(And maybe something about whether its edible or not, but I don't know how to phrase that, or specify to whom.) See a few articles that could benefit: Blueleaf, Bluecap, Duskwood (tree). Thoughts?
P.S. Note that some "plants" are considered creatures (Hangman tree), but I don't feel like that fits for most of them.
It's very possible it's been discussed before; I'll admit I don't really follow the forums. What I could find was the discussion Forum:Are plants considered items?, which is related in terms of categorization but didn't broach the idea of a plant template (according to my skimming). I would like a standardized template because I have big plans for a bunch of plants I would like to put in/clean up, you see :)
This sounds like a good idea to me. Are those all the parameters that you want? Will the same template be used for fungi? I think "edible" will have to be from the point of view of the consumer, so how about a consumedby parameter? If there is a list of types, that would be handy for the documentation (which I hope you will help write, since you know the flavor of info that is going into the infobox).
The template could be used for fungi as well as plants (add color and capcolor parameter), or if you want to split the two up into subtemplates, I think that's fine. Either way. I like the idea of a consumed by parameter. Along with that, any good way to throw whether an edible plant is or produces a fruit, vegetable, nut/seed, or herb/spice?
TBH, I don't quite see the need. For one, plant monsters will become ambiguous: will they use the Plant template or the Creature template? Some ordinary, semi-magical plants are mobile or have strange powers (e.g., undead bloodrose) and seem to warrant more than a mere Plant template, and are more Creature or Item.
Parameters like trunkdiameter, stemcolor, leaftype, leafcolor, flowercolor, etc., are all basic bits of description that I think would be better suited to the main body of the article, in a Description section. What's left is basically the Creature template.
Can we not just use Creature for non-monstrous plants? I'm generally in favour of having less but more flexible and adaptable infobox templates.
I don't see anything ambiguous about plant monsters. If they have a challenge rating or give experience, then they are Creatures in Category:Plant creatures, otherwise they are Vegetation of some sort, mobile or not.
The basic bits of description are analogous to eyecolor, haircolor, etc. Do you want to remove those from the Creature template and move that info to the Description? It seems to me we've already committed to having "basic bits" in the infobox.
In answer to your question, yes I suppose we could use the Creature template for non-monstrous plants (thought I would still make a pass-through just to make it easier for editors and for category generation), but the type parameter has specific meaning in game terms for creatures and not so for plants. The proposed consumedby parameter would take on a new meaning for a Creature.
There is a trade-off between making a template more flexible and being more complex, but whatever the group decides, I can make it happen.

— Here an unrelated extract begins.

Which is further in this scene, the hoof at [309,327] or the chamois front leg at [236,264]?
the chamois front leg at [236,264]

Hmmm, man I can see both Movie and BadCat's sides... we have item, creature templates... maybe make a more catch all one like Food and Drink... so more pages could use it, than just plants... so assassin vine would use Creature template... blackroot could be item and bluecap is in food and drink template, which could also have wine in it.
The world won't end without a Plant (or Vegetation, if you prefer) template, but in my opinion it would actually simplify things, since plants aren't either items or creatures — half of each template doesn't apply and will never apply, making each unwieldy to use. There wouldn't be any more ambiguity in whether a plant should count as an item or creature (plant monsters excluded from the ambiguity, as Moviesign pointed out). And using two or three templates to cover a single category of things in the Realms seems overly complicated to me (not to mention full of even more ambiguity), whereas having a single template would in fact simplify things.